Alabama Chief Justice Roy Moore issued a four-page administrative order today, stating that Alabama probate judges have a “ministerial duty not to issue any marriage license” to same-sex couples. This pronouncement comes despite a contrary ruling by an Alabama federal court and the landmark U.S. Supreme Court opinion last June legalizing same-sex marriage.
Moore, a conservative Christian, was infamous for erecting a Ten Commandments monument in Alabama’s court building in 2011.

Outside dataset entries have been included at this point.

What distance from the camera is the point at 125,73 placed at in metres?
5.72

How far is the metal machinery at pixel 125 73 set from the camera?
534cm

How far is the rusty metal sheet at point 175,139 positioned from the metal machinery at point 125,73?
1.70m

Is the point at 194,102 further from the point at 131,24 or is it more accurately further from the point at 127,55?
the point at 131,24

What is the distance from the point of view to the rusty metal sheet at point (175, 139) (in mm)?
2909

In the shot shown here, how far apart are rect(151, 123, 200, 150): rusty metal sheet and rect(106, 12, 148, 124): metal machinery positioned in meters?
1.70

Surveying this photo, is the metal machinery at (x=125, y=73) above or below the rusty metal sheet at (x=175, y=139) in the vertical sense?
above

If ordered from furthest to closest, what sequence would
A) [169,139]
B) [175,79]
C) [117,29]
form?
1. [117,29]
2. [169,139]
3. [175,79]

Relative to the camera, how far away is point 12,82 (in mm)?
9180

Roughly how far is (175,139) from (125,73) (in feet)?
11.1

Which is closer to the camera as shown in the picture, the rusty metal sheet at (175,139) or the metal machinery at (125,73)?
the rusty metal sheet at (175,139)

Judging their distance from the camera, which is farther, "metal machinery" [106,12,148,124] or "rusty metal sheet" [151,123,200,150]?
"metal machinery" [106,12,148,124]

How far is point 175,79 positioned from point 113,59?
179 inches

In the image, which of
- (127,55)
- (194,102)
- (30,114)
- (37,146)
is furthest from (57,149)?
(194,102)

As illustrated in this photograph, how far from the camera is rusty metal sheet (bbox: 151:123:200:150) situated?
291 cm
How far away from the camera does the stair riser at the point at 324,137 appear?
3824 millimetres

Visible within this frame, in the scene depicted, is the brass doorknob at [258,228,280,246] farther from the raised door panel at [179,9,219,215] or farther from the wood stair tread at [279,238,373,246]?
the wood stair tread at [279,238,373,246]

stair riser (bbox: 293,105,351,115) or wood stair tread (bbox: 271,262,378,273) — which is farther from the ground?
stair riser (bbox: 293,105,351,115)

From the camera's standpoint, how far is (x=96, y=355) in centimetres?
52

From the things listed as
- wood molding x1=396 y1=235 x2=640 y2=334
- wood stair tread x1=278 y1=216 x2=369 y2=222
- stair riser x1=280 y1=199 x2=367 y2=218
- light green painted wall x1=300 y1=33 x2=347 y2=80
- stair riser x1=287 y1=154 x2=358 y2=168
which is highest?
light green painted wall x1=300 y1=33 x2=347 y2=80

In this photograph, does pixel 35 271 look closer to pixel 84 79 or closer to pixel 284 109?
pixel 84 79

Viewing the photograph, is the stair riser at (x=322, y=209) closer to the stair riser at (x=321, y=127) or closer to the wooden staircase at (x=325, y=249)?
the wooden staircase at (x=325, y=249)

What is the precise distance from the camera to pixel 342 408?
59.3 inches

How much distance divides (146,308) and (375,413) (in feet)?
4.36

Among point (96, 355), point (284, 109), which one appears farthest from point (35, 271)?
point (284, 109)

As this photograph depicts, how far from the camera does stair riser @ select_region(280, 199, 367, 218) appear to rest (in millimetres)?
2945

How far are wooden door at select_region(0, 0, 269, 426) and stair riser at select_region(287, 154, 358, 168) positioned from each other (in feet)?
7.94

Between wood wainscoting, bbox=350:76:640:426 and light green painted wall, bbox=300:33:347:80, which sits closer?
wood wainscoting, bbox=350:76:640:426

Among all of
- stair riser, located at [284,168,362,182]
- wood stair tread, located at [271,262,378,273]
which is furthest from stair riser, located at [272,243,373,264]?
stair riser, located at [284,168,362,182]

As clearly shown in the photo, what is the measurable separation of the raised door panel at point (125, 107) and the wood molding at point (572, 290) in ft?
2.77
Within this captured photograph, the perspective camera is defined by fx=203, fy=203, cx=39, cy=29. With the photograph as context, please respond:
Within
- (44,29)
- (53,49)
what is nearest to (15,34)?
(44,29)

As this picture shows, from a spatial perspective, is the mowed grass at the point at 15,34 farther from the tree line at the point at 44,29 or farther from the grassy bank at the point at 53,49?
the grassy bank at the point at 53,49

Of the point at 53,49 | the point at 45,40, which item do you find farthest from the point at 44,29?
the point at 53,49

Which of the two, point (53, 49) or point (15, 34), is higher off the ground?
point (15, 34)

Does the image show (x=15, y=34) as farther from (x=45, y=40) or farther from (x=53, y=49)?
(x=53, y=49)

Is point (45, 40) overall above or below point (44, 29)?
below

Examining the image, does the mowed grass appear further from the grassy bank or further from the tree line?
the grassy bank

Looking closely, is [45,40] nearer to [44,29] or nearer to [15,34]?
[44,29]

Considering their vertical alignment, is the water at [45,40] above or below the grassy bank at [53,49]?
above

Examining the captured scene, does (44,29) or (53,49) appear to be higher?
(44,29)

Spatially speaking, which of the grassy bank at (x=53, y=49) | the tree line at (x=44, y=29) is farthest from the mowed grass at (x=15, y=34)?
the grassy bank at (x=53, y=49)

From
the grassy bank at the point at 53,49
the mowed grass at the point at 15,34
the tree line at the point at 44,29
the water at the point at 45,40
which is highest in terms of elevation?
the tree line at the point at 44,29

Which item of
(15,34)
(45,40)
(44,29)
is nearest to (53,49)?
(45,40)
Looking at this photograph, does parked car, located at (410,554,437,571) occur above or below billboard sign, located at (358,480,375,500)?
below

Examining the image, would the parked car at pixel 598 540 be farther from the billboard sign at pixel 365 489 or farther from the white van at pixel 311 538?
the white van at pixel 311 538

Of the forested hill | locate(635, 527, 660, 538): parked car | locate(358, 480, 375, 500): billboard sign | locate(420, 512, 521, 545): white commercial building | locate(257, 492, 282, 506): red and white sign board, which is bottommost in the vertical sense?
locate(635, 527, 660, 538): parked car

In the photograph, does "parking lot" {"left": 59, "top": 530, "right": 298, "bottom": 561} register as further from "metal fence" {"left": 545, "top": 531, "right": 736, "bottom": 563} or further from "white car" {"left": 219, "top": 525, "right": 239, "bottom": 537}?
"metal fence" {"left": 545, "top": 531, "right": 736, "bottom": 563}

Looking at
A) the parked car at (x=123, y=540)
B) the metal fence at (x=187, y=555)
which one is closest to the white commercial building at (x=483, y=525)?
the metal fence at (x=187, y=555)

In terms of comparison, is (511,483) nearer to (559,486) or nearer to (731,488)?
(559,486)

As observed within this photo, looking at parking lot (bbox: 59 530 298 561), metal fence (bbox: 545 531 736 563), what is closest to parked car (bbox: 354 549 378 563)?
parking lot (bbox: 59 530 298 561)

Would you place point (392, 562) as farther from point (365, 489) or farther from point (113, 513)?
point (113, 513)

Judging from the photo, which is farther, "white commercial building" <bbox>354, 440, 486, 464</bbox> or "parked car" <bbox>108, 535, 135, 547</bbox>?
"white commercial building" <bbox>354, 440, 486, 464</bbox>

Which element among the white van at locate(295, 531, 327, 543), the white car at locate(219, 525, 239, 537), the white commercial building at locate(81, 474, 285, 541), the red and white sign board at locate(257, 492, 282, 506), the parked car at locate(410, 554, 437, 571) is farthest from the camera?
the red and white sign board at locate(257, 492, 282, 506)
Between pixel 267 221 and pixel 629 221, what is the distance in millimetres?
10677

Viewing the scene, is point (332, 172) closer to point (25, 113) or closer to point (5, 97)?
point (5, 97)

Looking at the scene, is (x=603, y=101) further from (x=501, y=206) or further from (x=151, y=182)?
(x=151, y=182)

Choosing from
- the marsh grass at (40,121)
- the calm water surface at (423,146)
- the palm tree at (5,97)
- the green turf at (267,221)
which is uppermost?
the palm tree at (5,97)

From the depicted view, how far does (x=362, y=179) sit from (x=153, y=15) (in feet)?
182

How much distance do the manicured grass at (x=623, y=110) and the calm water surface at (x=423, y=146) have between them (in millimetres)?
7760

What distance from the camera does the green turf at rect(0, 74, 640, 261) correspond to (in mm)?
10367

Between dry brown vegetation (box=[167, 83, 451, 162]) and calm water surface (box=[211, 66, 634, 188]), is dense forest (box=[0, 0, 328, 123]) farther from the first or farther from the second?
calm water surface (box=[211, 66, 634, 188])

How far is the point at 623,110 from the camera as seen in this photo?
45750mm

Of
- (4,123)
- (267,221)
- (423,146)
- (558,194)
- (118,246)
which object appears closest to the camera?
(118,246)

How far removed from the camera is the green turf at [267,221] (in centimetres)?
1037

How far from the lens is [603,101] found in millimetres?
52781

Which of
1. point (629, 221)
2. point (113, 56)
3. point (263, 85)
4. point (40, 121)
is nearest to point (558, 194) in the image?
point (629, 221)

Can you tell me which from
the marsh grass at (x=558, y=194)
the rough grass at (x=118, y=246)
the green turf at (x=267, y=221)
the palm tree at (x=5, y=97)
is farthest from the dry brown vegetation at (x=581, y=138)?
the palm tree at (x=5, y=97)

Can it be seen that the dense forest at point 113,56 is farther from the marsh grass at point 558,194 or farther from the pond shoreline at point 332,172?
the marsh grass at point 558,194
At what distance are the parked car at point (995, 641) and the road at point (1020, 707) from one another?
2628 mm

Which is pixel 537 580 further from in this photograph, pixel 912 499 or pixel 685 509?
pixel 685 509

This is not the Alabama court system’s first attempt at blocking same-sex marriage. In January of last year, U.S. District Judge Ginny Granade struck down Alabama’s same-sex marriage ban, found in “the Sanctity of Marriage Amendment” to Alabama’s Constitution, finding it violated the U.S. Constitution.
This generated confusion among Alabama probate courts, as some began issuing same-sex marriage licenses while others did not. In March, the Alabama Supreme Court effectively ignored the federal injunction prohibiting courts from enforcing the discriminatory laws, and issued an opinion upholding the constitutionality the “Sanctity of Marriage Amendment.” “Alabama probate judges have a ministerial duty not to issue any marriage license
contrary to [the Sanctity of Marriage Amendment]. Nothing in the United States Constitution alters or overrides this duty,” read the March order. (Judge Granade reaffirmed the binding nature of her decision after the opinion was issued.)
Three months later, in June of 2015, the United States Supreme Court issued its opinion in Obergefell v. Hodges, in which the Court found that, under the Fourteenth Amendment of the Constitution, “same-sex couples may exercise the right to marry” and that “the reasons marriage is fundamental under the Constitution apply with equal force to same-sex couples.”
Nonetheless, Moore asserted in his order that “Confusion and uncertainty exist among the probate judges of this States as to the effect of Obergefell.” Narrowly reading Obergefell as applying only to the states with laws directly at issue in that case (Michigan, Kentucky, Ohio and Tennessee), Moore concluded that Alabama judges were required to ignore Supreme Court precedent. “Until further decision by the Alabama Supreme Court,” he wrote, “Alabama probate judges have a ministerial duty not to issue any marriage license contrary to the Alabama Sanctity of Marriage Amendment.” (The order fails to address the federal injunction.)
Scott McCoy, senior staff attorney for the Southern Poverty Law Center, quickly took issue with Moore’s interpretation of binding federal precedent. “In no way does his administrative order supersede Judge Granade’s federal injunction prohibiting probate judges from enforcing discriminatory Alabama marriage laws. . . . This is Moore yet again confusing his role as chief justice with his personal anti-LGBT agenda.”
Rev. Barry W. Lynn, Executive Director of Americans United for Separation of Church and State, said “I have a news flash for Roy Moore: The U.S. Supreme Court upheld marriage equality in June and the decision extends nationwide. All Alabama probate judges remain bound by a federal court order to issue marriage licenses to same-sex couples.”
In the meantime, confusion reigns in Alabama, and it remains unclear whether same-sex couples in Alabama can still obtain marriage licenses via other venues.